It was all rather different back in 1987.
By contrast with yesterday's mechanical announcement in a Brisbane hotel, raw emotion was on show for anyone who cared to see it on May 9, 24 years ago.
The naming of that inaugural World Cup squad followed a final Probables-Possibles trial in Whangarei.
It happened a few hours after the game at a formal dinner. The announcement of the 26 players for that tournament was screened live to the nation.
For the players whose names were read out, it was a joyous occasion. For those who missed out it was an altogether different experience.
Of the Probables, who won the game 41-10 on that long-ago sunny afternoon, 14 made the cup squad although Andy Dalton, originally named captain, didn't play a game because of injury.
The odd man out was Wairarapa Bush lock Brent Anderson.
The whisper was out that he'd been told to make sure he won his lineout ball and he'd be in.
Instead, he was outplayed by his athletic namesake, the Canterbury farmer Alby Anderson.
As the New Zealand Rugby Union president Russ Thomas read out the 26 names, the reactions were easy to read.
In Brent Anderson's case, it was a galling experience.
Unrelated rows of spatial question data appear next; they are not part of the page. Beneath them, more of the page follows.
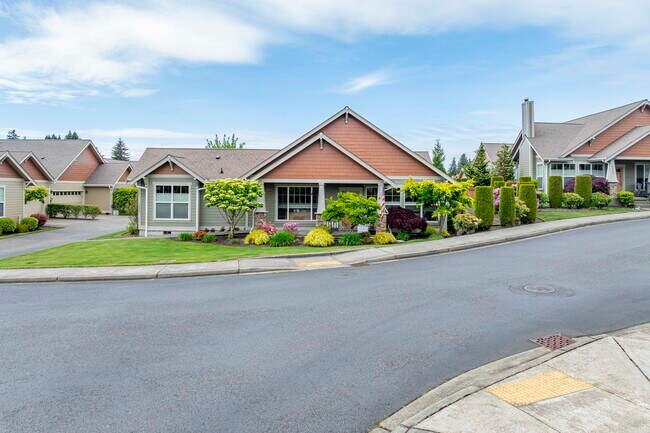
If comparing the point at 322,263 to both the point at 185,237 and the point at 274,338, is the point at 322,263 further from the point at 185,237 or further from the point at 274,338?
the point at 185,237

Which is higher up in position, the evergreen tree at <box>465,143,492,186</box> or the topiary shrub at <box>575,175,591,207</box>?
the evergreen tree at <box>465,143,492,186</box>

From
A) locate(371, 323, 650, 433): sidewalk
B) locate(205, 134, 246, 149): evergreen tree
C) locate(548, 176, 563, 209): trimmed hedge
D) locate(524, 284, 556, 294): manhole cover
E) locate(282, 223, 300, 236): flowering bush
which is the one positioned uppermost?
locate(205, 134, 246, 149): evergreen tree

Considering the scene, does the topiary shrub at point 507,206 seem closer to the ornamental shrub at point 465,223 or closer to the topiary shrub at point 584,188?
the ornamental shrub at point 465,223

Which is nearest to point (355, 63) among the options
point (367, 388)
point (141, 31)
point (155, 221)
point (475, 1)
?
point (475, 1)

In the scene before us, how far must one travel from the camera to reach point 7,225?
26.0 meters

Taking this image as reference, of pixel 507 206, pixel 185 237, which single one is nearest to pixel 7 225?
pixel 185 237

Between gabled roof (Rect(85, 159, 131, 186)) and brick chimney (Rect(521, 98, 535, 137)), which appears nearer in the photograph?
brick chimney (Rect(521, 98, 535, 137))

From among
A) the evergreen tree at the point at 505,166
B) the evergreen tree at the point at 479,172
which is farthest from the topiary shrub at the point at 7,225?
the evergreen tree at the point at 505,166

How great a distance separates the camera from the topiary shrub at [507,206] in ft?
69.4

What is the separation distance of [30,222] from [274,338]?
29469 mm

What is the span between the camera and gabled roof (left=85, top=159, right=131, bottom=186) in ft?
145

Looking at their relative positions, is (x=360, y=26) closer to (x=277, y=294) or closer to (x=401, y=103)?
(x=401, y=103)

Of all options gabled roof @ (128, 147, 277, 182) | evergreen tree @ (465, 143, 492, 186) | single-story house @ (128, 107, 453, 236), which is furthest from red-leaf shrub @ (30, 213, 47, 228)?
evergreen tree @ (465, 143, 492, 186)

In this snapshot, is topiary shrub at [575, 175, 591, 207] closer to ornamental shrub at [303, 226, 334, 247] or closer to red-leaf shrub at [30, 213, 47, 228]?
ornamental shrub at [303, 226, 334, 247]
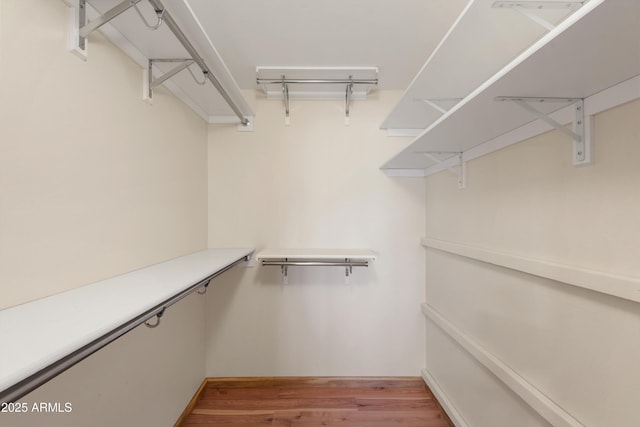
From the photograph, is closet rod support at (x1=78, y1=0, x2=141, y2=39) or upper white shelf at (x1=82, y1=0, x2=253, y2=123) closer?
closet rod support at (x1=78, y1=0, x2=141, y2=39)

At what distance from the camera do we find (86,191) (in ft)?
2.92

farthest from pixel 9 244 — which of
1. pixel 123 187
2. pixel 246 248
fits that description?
pixel 246 248

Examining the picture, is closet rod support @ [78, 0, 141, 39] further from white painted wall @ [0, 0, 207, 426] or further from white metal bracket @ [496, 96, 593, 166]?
white metal bracket @ [496, 96, 593, 166]

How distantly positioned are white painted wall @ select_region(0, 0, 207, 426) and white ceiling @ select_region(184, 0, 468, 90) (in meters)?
0.47

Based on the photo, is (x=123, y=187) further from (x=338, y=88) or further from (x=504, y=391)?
(x=504, y=391)

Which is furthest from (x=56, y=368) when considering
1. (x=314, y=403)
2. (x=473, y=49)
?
(x=314, y=403)

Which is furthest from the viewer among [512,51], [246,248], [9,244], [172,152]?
[246,248]

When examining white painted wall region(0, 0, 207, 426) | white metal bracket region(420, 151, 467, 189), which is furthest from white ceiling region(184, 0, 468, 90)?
white metal bracket region(420, 151, 467, 189)

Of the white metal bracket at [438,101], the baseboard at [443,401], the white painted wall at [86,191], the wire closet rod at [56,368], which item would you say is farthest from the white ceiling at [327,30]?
the baseboard at [443,401]

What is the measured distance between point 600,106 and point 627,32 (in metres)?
0.33

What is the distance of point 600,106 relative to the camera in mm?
766

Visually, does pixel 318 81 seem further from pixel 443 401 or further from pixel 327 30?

There was an Anderson named, but not him.
He had been sitting at a table of four players. The other three heard their names read out.
Then the chosen 26 eased away to mingle among themselves, slap each other's backs and enjoy a Fanta or two long into the night.
Anderson was left sitting on his own at a table, head in hands for what must have seemed an eternity. For a time, there was nowhere to hide.
It was uncomfortable viewing from the back of the room that night. He, and others who'd fancied their chances, were inconsolable.
That memory remains vivid and now, for players like Liam Messam, Sitiveni Sivivatu and Hosea Gear, who could all put up solid cases for inclusion, it will be time to examine the events of the past couple of days.
What did they do wrong? Could they have done any more? All sorts of thoughts will be burning through their minds. But at least they're doing it out of the public gaze. They can put their heads in their hands in the privacy of their homes.
No wonder that 1987 exercise has never been repeated on that scale.
"Our thoughts are with them," Graham Henry said of that overlooked group yesterday. "We hope they're handling this as well as they can."
If the 1987 exercise was repeated now, you'd have a director urging the camera crew "find me some tears".
So be thankful for small mercies.
There are always winners and others in these situations. Sometimes it's better to leave the rejected to find a quiet space of their own.